Lo cierto es que hasta ahora nadie sabe quién ganó las elecciones aquel año en varios estados del sur como Luisiana, Carolina del Norte y Florida. Ambos partidos se proclamaron vencedores. Probablemente la victoria les habría correspondido en esos lugares a los demócratas, pero Grant prefirió una salida política negociada a través de los colegios electorales y proclamar al republicano Hayes como presidente, a cambio de “moderar” la reconstrucción y acabar con la ocupación militar.
Pero, al igual que en la reñida elección Bush-Gore de 2000, que fue resuelta por la Corte Suprema al negar el recuento de votos en Florida, los recursos republicanos han tendido a ser más legales y jurídicos, por lo menos en apariencia.
¿Fraude en 2020?
¿Qué ha ocurrido en las elecciones de este año? Pues, empezando por la masiva distorsión de la misteriosa pandemia del COVID 19 y de las misteriosas cuarentenas -una Chinese collusion más grave que la hasta ahora no probada Russian collusion- y continuando con las kafkianas y totalmente injustificadas pero no por eso menos violentas rebeliones de Antifas y Black Lives Matter, han ocurrido una serie de fenómenos externos que han hecho que un presidente que, según sus propios enemigos, tenía asegurada en octubre de 2019 una victoria masiva, acabe perdiendo ajustadamente las elecciones, a pesar de, según las exit polls, doblar su apoyo entre los votantes de las minorías supuestamente agraviadas.
Parece ser que lo que ha pesado en el triunfo de Biden no ha sido el masivo apoyo de los grandes medios de comunicación del mundo, ni la cantidad monstruosa de dinero gastada, sino el voto por correo, que según la “narrativa” demócrata habría permitido participar a una inmensa cantidad de personas que antes no votaban. Quizá esos nuevos y entusiastas participantes sean jóvenes, antes indiferentes. O personas mayores, antes fallecidas.
......
:: Tarea a realizar ::
Transcribe sin cambios el pasaje del fragmento sobre las elecciones estadounidenses que va de "Pero, al igual" a "menos en apariencia.", ambos incluidos. Los datos no guardan ninguna relación con el fragmento.

:: Datos proporcionados ::
......
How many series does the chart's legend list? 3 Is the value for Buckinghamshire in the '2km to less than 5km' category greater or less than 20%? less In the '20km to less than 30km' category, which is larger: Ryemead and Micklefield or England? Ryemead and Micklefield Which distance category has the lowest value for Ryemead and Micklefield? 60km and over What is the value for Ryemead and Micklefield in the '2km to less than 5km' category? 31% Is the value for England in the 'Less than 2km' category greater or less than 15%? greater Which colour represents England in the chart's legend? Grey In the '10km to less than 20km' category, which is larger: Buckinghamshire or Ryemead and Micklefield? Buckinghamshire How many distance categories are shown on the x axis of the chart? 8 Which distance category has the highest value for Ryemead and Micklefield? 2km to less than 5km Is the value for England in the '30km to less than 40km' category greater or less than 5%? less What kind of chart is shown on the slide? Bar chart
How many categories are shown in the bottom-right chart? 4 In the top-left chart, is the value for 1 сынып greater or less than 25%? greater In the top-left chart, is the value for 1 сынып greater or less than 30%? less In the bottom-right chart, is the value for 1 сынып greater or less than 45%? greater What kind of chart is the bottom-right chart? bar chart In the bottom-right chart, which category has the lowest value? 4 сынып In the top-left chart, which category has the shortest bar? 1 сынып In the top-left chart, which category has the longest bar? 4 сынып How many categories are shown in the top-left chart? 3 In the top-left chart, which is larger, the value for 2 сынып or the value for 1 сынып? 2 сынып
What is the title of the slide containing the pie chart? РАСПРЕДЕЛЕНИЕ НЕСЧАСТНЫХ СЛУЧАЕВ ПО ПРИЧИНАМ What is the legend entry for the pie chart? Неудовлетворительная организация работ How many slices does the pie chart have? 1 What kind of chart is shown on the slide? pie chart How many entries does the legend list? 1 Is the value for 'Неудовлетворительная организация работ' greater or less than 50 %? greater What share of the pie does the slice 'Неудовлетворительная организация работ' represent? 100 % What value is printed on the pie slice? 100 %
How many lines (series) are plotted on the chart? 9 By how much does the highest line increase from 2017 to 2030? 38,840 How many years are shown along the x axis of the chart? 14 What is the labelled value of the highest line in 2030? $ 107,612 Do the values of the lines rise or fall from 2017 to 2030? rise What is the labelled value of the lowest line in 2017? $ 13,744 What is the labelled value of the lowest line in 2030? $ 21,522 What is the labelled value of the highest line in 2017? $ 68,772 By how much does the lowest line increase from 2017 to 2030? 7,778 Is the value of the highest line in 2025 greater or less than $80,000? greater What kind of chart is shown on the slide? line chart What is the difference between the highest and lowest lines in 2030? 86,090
......
:: Tarea resuelta ::
Pero, al igual que en la reñida elección Bush-Gore de 2000, que fue resuelta por la Corte Suprema al negar el recuento de votos en Florida, los recursos republicanos han tendido a ser más legales y jurídicos, por lo menos en apariencia.